Le professeur Jean-Jacques Muyembe, directeur général de l’Institut national de recherche biomédicale (INRB), a reconnu les défis scientifiques et sanitaires que pose actuellement la souche Ebola Bundibugyo, tout en réaffirmant la capacité de la République démocratique du Congo à faire face aux épidémies d’Ebola.
Son intervention est intervenue jeudi à Kinshasa, lors d’un briefing de presse organisé quelques jours après la déclaration officielle, le 15 mai 2026, d’une épidémie de la maladie à virus Ebola de type Bundibugyo dans la province de l’Ituri.
Cette rencontre a réuni le ministre de la Santé publique, Hygiène et Prévoyance sociale, le Dr , le ministre de la Communication et Médias, ainsi que le directeur de l’INRB avec les journalistes.

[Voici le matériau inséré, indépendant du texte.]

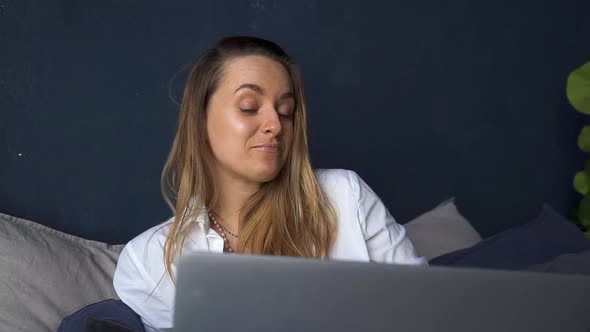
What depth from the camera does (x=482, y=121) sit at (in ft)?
8.99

Au cours de son exposé, le Professeur virologue Muyembe a expliqué que la souche Ebola Zaïre demeure la plus dangereuse parmi les variantes recensées en RDC, avec des formes graves caractérisées notamment par des signes hémorragiques importants et une mortalité pouvant dépasser 80 %.

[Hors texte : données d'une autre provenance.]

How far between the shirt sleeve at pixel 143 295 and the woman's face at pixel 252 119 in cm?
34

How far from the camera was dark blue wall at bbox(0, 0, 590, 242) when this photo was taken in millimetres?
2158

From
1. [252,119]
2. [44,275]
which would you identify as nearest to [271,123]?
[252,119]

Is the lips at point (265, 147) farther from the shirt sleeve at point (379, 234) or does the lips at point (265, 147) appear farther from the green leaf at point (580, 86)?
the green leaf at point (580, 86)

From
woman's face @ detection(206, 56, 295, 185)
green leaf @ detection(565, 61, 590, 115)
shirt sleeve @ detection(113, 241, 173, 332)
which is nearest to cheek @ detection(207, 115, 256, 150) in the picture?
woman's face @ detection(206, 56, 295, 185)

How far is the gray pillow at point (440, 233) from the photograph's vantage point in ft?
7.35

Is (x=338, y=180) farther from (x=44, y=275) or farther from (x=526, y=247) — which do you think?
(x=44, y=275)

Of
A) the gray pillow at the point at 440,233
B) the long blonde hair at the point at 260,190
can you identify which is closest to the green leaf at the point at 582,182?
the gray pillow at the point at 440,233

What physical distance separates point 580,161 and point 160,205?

À l’inverse, la souche Bundibugyo, déjà observée auparavant à Isiro dans le Haut-Uélé, présente selon lui des symptômes généralement moins sévères et une létalité estimée autour de 40 %.
« C’est un virus moins pathogène que le virus Ebola Zaïre », a indiqué le virologue congolais.
Le scientifique a rappelé que les principales recherches menées ces dernières années se sont concentrées sur la souche Ebola Zaïre, ce qui a permis le développement d’outils thérapeutiques et préventifs efficaces, notamment l’anticorps monoclonal Ebanga ainsi que le vaccin rVSV-ZEBOV utilisé dans les stratégies de vaccination en ceinture autour des cas confirmés.
Cependant, le directeur de l’INRB a reconnu qu’il existe encore peu d’études consacrées à la souche Bundibugyo. À ce jour, aucun vaccin ni traitement curatif spécifique n’est encore disponible contre cette variante du virus.
« Dans les jours à venir, nous allons certainement mettre en place des candidats vaccins ou des molécules thérapeutiques pour essayer de trouver une solution », a-t-il déclaré.
Malgré ces limites, le Pr Muyembe s’est voulu rassurant quant à la capacité de la RDC à gérer les flambées épidémiques d’Ebola grâce à son expérience accumulée au fil des années.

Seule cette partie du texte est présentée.